Southwestern Utah is a land of opposites. The state's lowest point, Beaver Dam Wash, is here, south and west of St. George, while the Pine Valley Mountains north of that growing city are among the tallest in Utah. The region is often perceived as a hot, dry place, yet from the desert depths you can see snowy peaks and evergreens and shiver.
Such contrasts have always attracted the curious. Famed explorer John Wesley Powell charted the uncharted; the young idealist and dreamer Everett Reuss left his well-to-do family and lost himself without a trace in the canyons; the author and curmudgeon Ed Abbey found himself, and has since been though of, depending on whom you ask, as either a voice crying in the wilderness or a pariah in Pareah. But that's the beauty of this place, the joy of choice in a land that confronts and challenges. We come, ostensibly, to escape; yet we really come to discover.
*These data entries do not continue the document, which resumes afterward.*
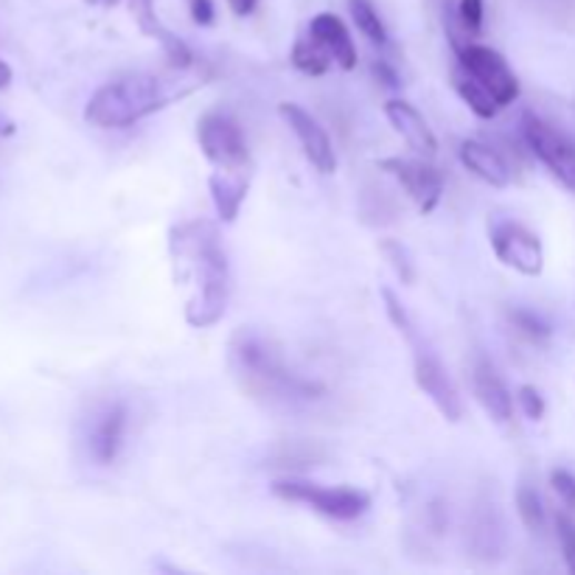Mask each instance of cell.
<instances>
[{
	"label": "cell",
	"instance_id": "obj_32",
	"mask_svg": "<svg viewBox=\"0 0 575 575\" xmlns=\"http://www.w3.org/2000/svg\"><path fill=\"white\" fill-rule=\"evenodd\" d=\"M374 73L381 79V82L388 85V88H399V77H396V71L388 66V62H376Z\"/></svg>",
	"mask_w": 575,
	"mask_h": 575
},
{
	"label": "cell",
	"instance_id": "obj_31",
	"mask_svg": "<svg viewBox=\"0 0 575 575\" xmlns=\"http://www.w3.org/2000/svg\"><path fill=\"white\" fill-rule=\"evenodd\" d=\"M191 20H195L197 26H211L214 23L211 0H191Z\"/></svg>",
	"mask_w": 575,
	"mask_h": 575
},
{
	"label": "cell",
	"instance_id": "obj_28",
	"mask_svg": "<svg viewBox=\"0 0 575 575\" xmlns=\"http://www.w3.org/2000/svg\"><path fill=\"white\" fill-rule=\"evenodd\" d=\"M556 531H558V542H562L564 562H567L569 573L575 575V523L567 517V514H558Z\"/></svg>",
	"mask_w": 575,
	"mask_h": 575
},
{
	"label": "cell",
	"instance_id": "obj_9",
	"mask_svg": "<svg viewBox=\"0 0 575 575\" xmlns=\"http://www.w3.org/2000/svg\"><path fill=\"white\" fill-rule=\"evenodd\" d=\"M413 348H416V354H413V376H416L418 390H422L424 396H429V401L438 407V413L446 422H460L464 405H460L458 388H455V381L449 379V374H446V368L440 365V359L435 357L433 351H427V348H422L418 340H413Z\"/></svg>",
	"mask_w": 575,
	"mask_h": 575
},
{
	"label": "cell",
	"instance_id": "obj_5",
	"mask_svg": "<svg viewBox=\"0 0 575 575\" xmlns=\"http://www.w3.org/2000/svg\"><path fill=\"white\" fill-rule=\"evenodd\" d=\"M197 141L202 155L217 169L225 171H250V149H247L245 132L239 123L225 112H208L197 123Z\"/></svg>",
	"mask_w": 575,
	"mask_h": 575
},
{
	"label": "cell",
	"instance_id": "obj_30",
	"mask_svg": "<svg viewBox=\"0 0 575 575\" xmlns=\"http://www.w3.org/2000/svg\"><path fill=\"white\" fill-rule=\"evenodd\" d=\"M551 486H553V492H556L558 497H562L564 505L575 508V477L569 475V472H564V469L553 472V475H551Z\"/></svg>",
	"mask_w": 575,
	"mask_h": 575
},
{
	"label": "cell",
	"instance_id": "obj_16",
	"mask_svg": "<svg viewBox=\"0 0 575 575\" xmlns=\"http://www.w3.org/2000/svg\"><path fill=\"white\" fill-rule=\"evenodd\" d=\"M123 429H127V410L123 405H110L90 429V455L96 464L107 466L116 460L118 449H121Z\"/></svg>",
	"mask_w": 575,
	"mask_h": 575
},
{
	"label": "cell",
	"instance_id": "obj_21",
	"mask_svg": "<svg viewBox=\"0 0 575 575\" xmlns=\"http://www.w3.org/2000/svg\"><path fill=\"white\" fill-rule=\"evenodd\" d=\"M348 9H351L354 23H357V29L363 31V37H368L374 46H385V42H388L385 23H381L379 14H376V9L370 7L368 0H348Z\"/></svg>",
	"mask_w": 575,
	"mask_h": 575
},
{
	"label": "cell",
	"instance_id": "obj_27",
	"mask_svg": "<svg viewBox=\"0 0 575 575\" xmlns=\"http://www.w3.org/2000/svg\"><path fill=\"white\" fill-rule=\"evenodd\" d=\"M458 23L466 34H480L483 29V0H458Z\"/></svg>",
	"mask_w": 575,
	"mask_h": 575
},
{
	"label": "cell",
	"instance_id": "obj_25",
	"mask_svg": "<svg viewBox=\"0 0 575 575\" xmlns=\"http://www.w3.org/2000/svg\"><path fill=\"white\" fill-rule=\"evenodd\" d=\"M381 298H385V309H388V317H390V324L396 326V329L401 331V335L407 337V340H418V335H416V326H413V320H410V315H407V309L405 306H401V300L396 298L394 293H390L388 287L381 289Z\"/></svg>",
	"mask_w": 575,
	"mask_h": 575
},
{
	"label": "cell",
	"instance_id": "obj_17",
	"mask_svg": "<svg viewBox=\"0 0 575 575\" xmlns=\"http://www.w3.org/2000/svg\"><path fill=\"white\" fill-rule=\"evenodd\" d=\"M460 163L492 188H505L510 182V166L505 163L503 155L480 141L460 143Z\"/></svg>",
	"mask_w": 575,
	"mask_h": 575
},
{
	"label": "cell",
	"instance_id": "obj_19",
	"mask_svg": "<svg viewBox=\"0 0 575 575\" xmlns=\"http://www.w3.org/2000/svg\"><path fill=\"white\" fill-rule=\"evenodd\" d=\"M453 85H455V90H458L460 99H464L466 105H469V110L475 112L477 118L488 121V118L497 116V110H499L497 99H494V96L488 93L486 85H483L480 79L472 77V73L466 71L464 66H458L453 71Z\"/></svg>",
	"mask_w": 575,
	"mask_h": 575
},
{
	"label": "cell",
	"instance_id": "obj_26",
	"mask_svg": "<svg viewBox=\"0 0 575 575\" xmlns=\"http://www.w3.org/2000/svg\"><path fill=\"white\" fill-rule=\"evenodd\" d=\"M510 324H514V329L523 331L525 337H531V340H545V337H551V326L528 309L510 311Z\"/></svg>",
	"mask_w": 575,
	"mask_h": 575
},
{
	"label": "cell",
	"instance_id": "obj_23",
	"mask_svg": "<svg viewBox=\"0 0 575 575\" xmlns=\"http://www.w3.org/2000/svg\"><path fill=\"white\" fill-rule=\"evenodd\" d=\"M517 508H519V517H523L525 528L531 531H542L545 525V508H542V499L539 494L534 492L531 486H523L517 492Z\"/></svg>",
	"mask_w": 575,
	"mask_h": 575
},
{
	"label": "cell",
	"instance_id": "obj_33",
	"mask_svg": "<svg viewBox=\"0 0 575 575\" xmlns=\"http://www.w3.org/2000/svg\"><path fill=\"white\" fill-rule=\"evenodd\" d=\"M230 9H234V14H239V18H245V14H250L252 9H256V3L259 0H228Z\"/></svg>",
	"mask_w": 575,
	"mask_h": 575
},
{
	"label": "cell",
	"instance_id": "obj_2",
	"mask_svg": "<svg viewBox=\"0 0 575 575\" xmlns=\"http://www.w3.org/2000/svg\"><path fill=\"white\" fill-rule=\"evenodd\" d=\"M234 354L236 376L241 379L250 394L265 396V399L276 401H295V399H317L320 394V385L315 381H304L300 376H295L293 370L284 365V357L278 354V348L270 340H265L261 335H252V331H239L234 337Z\"/></svg>",
	"mask_w": 575,
	"mask_h": 575
},
{
	"label": "cell",
	"instance_id": "obj_11",
	"mask_svg": "<svg viewBox=\"0 0 575 575\" xmlns=\"http://www.w3.org/2000/svg\"><path fill=\"white\" fill-rule=\"evenodd\" d=\"M379 166L399 180V186L416 202L418 211L433 214L438 208L440 197H444V177H440L438 169L407 158H385Z\"/></svg>",
	"mask_w": 575,
	"mask_h": 575
},
{
	"label": "cell",
	"instance_id": "obj_14",
	"mask_svg": "<svg viewBox=\"0 0 575 575\" xmlns=\"http://www.w3.org/2000/svg\"><path fill=\"white\" fill-rule=\"evenodd\" d=\"M472 388H475L477 401L483 405V410L492 416V422L508 424L510 413H514V401H510L508 388L505 381L499 379L497 368H494L488 359H477L475 370H472Z\"/></svg>",
	"mask_w": 575,
	"mask_h": 575
},
{
	"label": "cell",
	"instance_id": "obj_35",
	"mask_svg": "<svg viewBox=\"0 0 575 575\" xmlns=\"http://www.w3.org/2000/svg\"><path fill=\"white\" fill-rule=\"evenodd\" d=\"M9 85H12V68H9L7 62L0 59V90L9 88Z\"/></svg>",
	"mask_w": 575,
	"mask_h": 575
},
{
	"label": "cell",
	"instance_id": "obj_3",
	"mask_svg": "<svg viewBox=\"0 0 575 575\" xmlns=\"http://www.w3.org/2000/svg\"><path fill=\"white\" fill-rule=\"evenodd\" d=\"M169 101L163 93V82L155 77H127L105 85L93 93L85 107V121L99 130H123Z\"/></svg>",
	"mask_w": 575,
	"mask_h": 575
},
{
	"label": "cell",
	"instance_id": "obj_20",
	"mask_svg": "<svg viewBox=\"0 0 575 575\" xmlns=\"http://www.w3.org/2000/svg\"><path fill=\"white\" fill-rule=\"evenodd\" d=\"M293 66L298 68L300 73H306V77H324L326 71H329V66L335 62V59L329 57V51H326L320 42H315L309 37V40H298L293 48Z\"/></svg>",
	"mask_w": 575,
	"mask_h": 575
},
{
	"label": "cell",
	"instance_id": "obj_13",
	"mask_svg": "<svg viewBox=\"0 0 575 575\" xmlns=\"http://www.w3.org/2000/svg\"><path fill=\"white\" fill-rule=\"evenodd\" d=\"M385 116H388L390 127L405 138L407 147L416 149L418 155L433 158V155L438 152V141H435L429 123L424 121V116L416 110V107L407 105V101L401 99H390L388 105H385Z\"/></svg>",
	"mask_w": 575,
	"mask_h": 575
},
{
	"label": "cell",
	"instance_id": "obj_6",
	"mask_svg": "<svg viewBox=\"0 0 575 575\" xmlns=\"http://www.w3.org/2000/svg\"><path fill=\"white\" fill-rule=\"evenodd\" d=\"M523 136L528 141L531 152L553 171L564 188L575 195V143L564 138L556 127L536 118L534 112H525L523 118Z\"/></svg>",
	"mask_w": 575,
	"mask_h": 575
},
{
	"label": "cell",
	"instance_id": "obj_34",
	"mask_svg": "<svg viewBox=\"0 0 575 575\" xmlns=\"http://www.w3.org/2000/svg\"><path fill=\"white\" fill-rule=\"evenodd\" d=\"M556 12H562V18H575V0H553Z\"/></svg>",
	"mask_w": 575,
	"mask_h": 575
},
{
	"label": "cell",
	"instance_id": "obj_1",
	"mask_svg": "<svg viewBox=\"0 0 575 575\" xmlns=\"http://www.w3.org/2000/svg\"><path fill=\"white\" fill-rule=\"evenodd\" d=\"M171 256L195 281V295L186 306L188 326L208 329L219 324L228 309L230 272L217 225L208 219L177 225L171 230Z\"/></svg>",
	"mask_w": 575,
	"mask_h": 575
},
{
	"label": "cell",
	"instance_id": "obj_24",
	"mask_svg": "<svg viewBox=\"0 0 575 575\" xmlns=\"http://www.w3.org/2000/svg\"><path fill=\"white\" fill-rule=\"evenodd\" d=\"M320 458H324V453H320L317 446L289 444L276 455V464L272 466H295V469H304V466H315Z\"/></svg>",
	"mask_w": 575,
	"mask_h": 575
},
{
	"label": "cell",
	"instance_id": "obj_7",
	"mask_svg": "<svg viewBox=\"0 0 575 575\" xmlns=\"http://www.w3.org/2000/svg\"><path fill=\"white\" fill-rule=\"evenodd\" d=\"M458 66H464L472 77L480 79L499 107H508L519 99L517 73L510 71L508 62L494 48L466 42L458 48Z\"/></svg>",
	"mask_w": 575,
	"mask_h": 575
},
{
	"label": "cell",
	"instance_id": "obj_29",
	"mask_svg": "<svg viewBox=\"0 0 575 575\" xmlns=\"http://www.w3.org/2000/svg\"><path fill=\"white\" fill-rule=\"evenodd\" d=\"M517 399H519V407H523V413L531 418V422H539V418L545 416V399H542V394L536 388L523 385Z\"/></svg>",
	"mask_w": 575,
	"mask_h": 575
},
{
	"label": "cell",
	"instance_id": "obj_18",
	"mask_svg": "<svg viewBox=\"0 0 575 575\" xmlns=\"http://www.w3.org/2000/svg\"><path fill=\"white\" fill-rule=\"evenodd\" d=\"M247 180L250 171H225L217 169L208 180L211 186V200L217 206V214L222 222H234L241 211V202L247 197Z\"/></svg>",
	"mask_w": 575,
	"mask_h": 575
},
{
	"label": "cell",
	"instance_id": "obj_8",
	"mask_svg": "<svg viewBox=\"0 0 575 575\" xmlns=\"http://www.w3.org/2000/svg\"><path fill=\"white\" fill-rule=\"evenodd\" d=\"M492 247L494 256L510 270L523 276L536 278L545 270V250H542L539 236L531 234L519 222H497L492 228Z\"/></svg>",
	"mask_w": 575,
	"mask_h": 575
},
{
	"label": "cell",
	"instance_id": "obj_10",
	"mask_svg": "<svg viewBox=\"0 0 575 575\" xmlns=\"http://www.w3.org/2000/svg\"><path fill=\"white\" fill-rule=\"evenodd\" d=\"M278 116H281L284 121H287L289 130L295 132V138H298L306 160H309V163L315 166L320 175H335L337 155H335V147H331V141H329V136H326L324 127H320V123H317L315 118L304 110V107L293 105V101H284V105H278Z\"/></svg>",
	"mask_w": 575,
	"mask_h": 575
},
{
	"label": "cell",
	"instance_id": "obj_22",
	"mask_svg": "<svg viewBox=\"0 0 575 575\" xmlns=\"http://www.w3.org/2000/svg\"><path fill=\"white\" fill-rule=\"evenodd\" d=\"M379 250H381V256H385V259L390 261V267H394L396 276L401 278V284H413V281H416V270H413L410 252H407V247L401 245V241L381 239L379 241Z\"/></svg>",
	"mask_w": 575,
	"mask_h": 575
},
{
	"label": "cell",
	"instance_id": "obj_15",
	"mask_svg": "<svg viewBox=\"0 0 575 575\" xmlns=\"http://www.w3.org/2000/svg\"><path fill=\"white\" fill-rule=\"evenodd\" d=\"M309 34L311 40L320 42L329 51V57L335 59L343 71H354L357 68V48H354L351 34H348L346 23L340 18H335L329 12L317 14L309 26Z\"/></svg>",
	"mask_w": 575,
	"mask_h": 575
},
{
	"label": "cell",
	"instance_id": "obj_12",
	"mask_svg": "<svg viewBox=\"0 0 575 575\" xmlns=\"http://www.w3.org/2000/svg\"><path fill=\"white\" fill-rule=\"evenodd\" d=\"M88 7H96V9H118L123 7L127 12L136 18L138 29L143 31L147 37H152V40H158L160 46H163L166 57H169V62L175 68H188L191 66V51L186 48V42L177 40L175 34H171L169 29H163L158 20V12H155V0H85Z\"/></svg>",
	"mask_w": 575,
	"mask_h": 575
},
{
	"label": "cell",
	"instance_id": "obj_4",
	"mask_svg": "<svg viewBox=\"0 0 575 575\" xmlns=\"http://www.w3.org/2000/svg\"><path fill=\"white\" fill-rule=\"evenodd\" d=\"M272 494L287 499V503L311 505L317 514L340 519V523L359 519L370 505V497L359 488H326L306 480H276L272 483Z\"/></svg>",
	"mask_w": 575,
	"mask_h": 575
}]
</instances>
Southwestern Utah is a land of adventure and contemplation, of adrenaline and retreat. It's not an either-or proposition; you rejuvenate whether soaking at a luxury spa or careening on a mountain bike down an alpine single-track headed straight for an aspen tree. The land settlers tamed for planting cotton and fruit is now a playground for golfers, bikers, and hikers. Arts festivals and concerts under canyon walls have smoothed the rough edges hewn by miners and the boomtowns that evaporated as quickly as they materialized. Ruins, petroglyphs, pioneer graffiti, and ghost towns -- monuments to what once was -- beckon new explorers. The region's secrets reveal themselves to seekers, yet some mysteries remain elusive -- the paradox of the bustling world that lies hidden under the impression of spare, silent, and open space.